Una frase che ha suscitato subito un coro di proteste non solo verbali ma anche attraverso il web e in particolare sui social network, quella del Viceministro al Lavoro e alle Politiche sociali, Michel Martone, secondo il quale sarebbe da apprezzare chi invece sceglie a sedici anni un istituto professionale riconoscendo che alla laurea non arriverà mai.

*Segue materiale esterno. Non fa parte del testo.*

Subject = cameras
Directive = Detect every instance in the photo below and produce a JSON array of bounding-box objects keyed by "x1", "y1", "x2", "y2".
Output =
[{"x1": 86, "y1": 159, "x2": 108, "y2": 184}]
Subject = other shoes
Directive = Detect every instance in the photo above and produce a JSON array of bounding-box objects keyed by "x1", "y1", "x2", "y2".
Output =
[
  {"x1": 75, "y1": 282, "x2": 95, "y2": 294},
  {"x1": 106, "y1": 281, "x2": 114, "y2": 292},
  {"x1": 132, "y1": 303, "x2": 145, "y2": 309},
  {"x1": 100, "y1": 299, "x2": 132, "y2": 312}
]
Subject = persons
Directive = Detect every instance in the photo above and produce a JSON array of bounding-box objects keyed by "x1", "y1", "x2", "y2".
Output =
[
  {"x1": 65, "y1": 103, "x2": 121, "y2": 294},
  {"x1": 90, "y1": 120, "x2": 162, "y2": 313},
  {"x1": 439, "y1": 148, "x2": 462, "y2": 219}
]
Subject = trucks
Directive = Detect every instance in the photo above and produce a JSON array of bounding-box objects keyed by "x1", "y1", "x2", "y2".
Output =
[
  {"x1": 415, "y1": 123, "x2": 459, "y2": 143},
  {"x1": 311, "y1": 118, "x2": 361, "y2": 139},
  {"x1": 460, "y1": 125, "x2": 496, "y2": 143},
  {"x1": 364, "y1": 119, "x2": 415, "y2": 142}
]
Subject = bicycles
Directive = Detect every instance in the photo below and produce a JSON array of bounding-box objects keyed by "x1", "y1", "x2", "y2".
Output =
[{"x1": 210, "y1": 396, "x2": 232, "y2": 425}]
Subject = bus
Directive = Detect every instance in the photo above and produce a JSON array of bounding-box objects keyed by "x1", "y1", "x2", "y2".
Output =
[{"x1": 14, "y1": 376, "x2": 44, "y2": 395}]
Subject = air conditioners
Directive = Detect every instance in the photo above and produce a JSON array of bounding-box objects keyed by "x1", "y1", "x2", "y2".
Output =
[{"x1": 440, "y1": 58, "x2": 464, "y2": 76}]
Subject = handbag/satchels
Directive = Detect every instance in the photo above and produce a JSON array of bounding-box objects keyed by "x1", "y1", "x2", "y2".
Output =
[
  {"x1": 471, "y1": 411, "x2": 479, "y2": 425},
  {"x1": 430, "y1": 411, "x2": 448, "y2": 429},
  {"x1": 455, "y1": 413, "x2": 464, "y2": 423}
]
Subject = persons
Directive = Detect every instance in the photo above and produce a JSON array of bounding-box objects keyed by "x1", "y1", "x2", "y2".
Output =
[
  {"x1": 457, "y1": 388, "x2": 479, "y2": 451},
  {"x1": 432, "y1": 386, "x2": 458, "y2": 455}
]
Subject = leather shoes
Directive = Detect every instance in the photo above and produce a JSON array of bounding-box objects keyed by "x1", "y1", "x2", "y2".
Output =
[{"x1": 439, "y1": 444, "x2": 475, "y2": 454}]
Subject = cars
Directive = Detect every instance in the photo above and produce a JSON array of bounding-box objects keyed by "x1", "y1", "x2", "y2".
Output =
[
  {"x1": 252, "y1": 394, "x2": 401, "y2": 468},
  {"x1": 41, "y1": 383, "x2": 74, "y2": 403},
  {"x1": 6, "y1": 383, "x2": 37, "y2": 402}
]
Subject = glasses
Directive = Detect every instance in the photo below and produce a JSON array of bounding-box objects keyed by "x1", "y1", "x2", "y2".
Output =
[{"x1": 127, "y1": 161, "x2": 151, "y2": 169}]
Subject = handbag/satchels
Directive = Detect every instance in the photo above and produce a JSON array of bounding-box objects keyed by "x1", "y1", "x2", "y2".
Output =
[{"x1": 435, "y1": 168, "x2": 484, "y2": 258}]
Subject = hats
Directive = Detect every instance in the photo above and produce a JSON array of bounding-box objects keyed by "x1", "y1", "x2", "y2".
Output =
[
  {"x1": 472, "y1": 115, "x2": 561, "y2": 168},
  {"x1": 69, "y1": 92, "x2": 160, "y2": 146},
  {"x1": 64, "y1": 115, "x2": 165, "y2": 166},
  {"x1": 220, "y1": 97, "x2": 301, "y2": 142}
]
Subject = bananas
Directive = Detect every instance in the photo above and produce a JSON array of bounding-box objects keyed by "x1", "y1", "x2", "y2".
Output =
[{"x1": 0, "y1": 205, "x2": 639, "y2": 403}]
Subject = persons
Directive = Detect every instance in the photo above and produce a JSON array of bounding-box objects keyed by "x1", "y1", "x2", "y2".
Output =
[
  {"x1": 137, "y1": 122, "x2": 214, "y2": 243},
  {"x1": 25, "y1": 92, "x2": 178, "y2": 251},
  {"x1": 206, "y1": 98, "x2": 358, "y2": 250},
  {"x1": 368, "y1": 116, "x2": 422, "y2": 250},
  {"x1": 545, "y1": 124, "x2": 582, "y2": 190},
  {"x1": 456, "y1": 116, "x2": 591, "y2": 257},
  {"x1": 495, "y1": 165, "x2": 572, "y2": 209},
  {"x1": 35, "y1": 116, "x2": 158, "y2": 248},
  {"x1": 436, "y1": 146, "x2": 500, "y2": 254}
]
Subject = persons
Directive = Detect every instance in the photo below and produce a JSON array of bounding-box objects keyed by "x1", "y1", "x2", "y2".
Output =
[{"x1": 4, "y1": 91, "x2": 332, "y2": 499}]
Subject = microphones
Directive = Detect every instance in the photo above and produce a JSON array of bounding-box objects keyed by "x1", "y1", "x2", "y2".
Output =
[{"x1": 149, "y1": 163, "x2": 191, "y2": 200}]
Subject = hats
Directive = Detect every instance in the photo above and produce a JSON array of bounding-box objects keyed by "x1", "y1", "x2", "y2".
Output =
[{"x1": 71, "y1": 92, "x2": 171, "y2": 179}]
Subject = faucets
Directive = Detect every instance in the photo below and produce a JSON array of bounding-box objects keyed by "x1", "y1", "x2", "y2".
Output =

A finire sotto accusa i troppi anni che gli studenti universitari impiegano per laurearsi: tra tutti, solo una piccolissima percentuale riesce a laurearsi durante il normale corso di studi, mentre la stragrande maggioranza finisce fuori corso. Il viceministro Martone, per cercare di placare gli animi e sottolineare che la sua non voleva essere una mera polemica, ha spiegato che in Italia il problema è l’età dei laureati, che risultano meno competitivi dei loro colleghi europei. In effetti è vero, se si pensa che all’estero l’età dei laureati scende fino a 22, massimo 23 anni. A favore degli studenti che ci mettono troppo tempo a laurearsi gioca però la crisi in cui versa la penisola; le famiglie non ce la fanno economicamente a sostenere i figli che vogliono proseguire gli studi, se non a costo di enormi e ingenti sacrifici. I giovani, dal canto loro, cercano di pesare il meno possibile sulle spalle dei genitori, accettando lavori saltuari o addirittura facendo due lavori per potersi mantenere agli studi in città diverse da quella di loro provenienza. Sarebbe proprio il fatto che gli italiani sono costretti a lavorare e a studiare contemporaneamente a far slittare considerevolmente il traguardo tanto ambito della laurea.
Non dimentichiamo che l’Italia è un Paese che non incentiva assolutamente la frequenza universitaria: troppo poche le borse di studio, tasse troppo elevate, fanno sì che i giovani che vogliono studiare e non hanno le possibilità economiche debbano condurre una vita fatta di sacrifici per arrivare al tanto sospirato “pezzo di carta”. Le polemiche non si sono ancora placate, anzi, anche dal mondo della politica molti personaggi sono andati contro il viceministro Martone, il quale effettivamente si è spiegato male, con parole forse poco opportune, ma ha centrato perfettamente il nocciolo della questione. Noi giovani non possiamo permetterci di entrare nel mondo del lavoro dopo i 28 anni; l’Italia non è competitiva su questo punto di vista a confronto con gli altri paesi europei.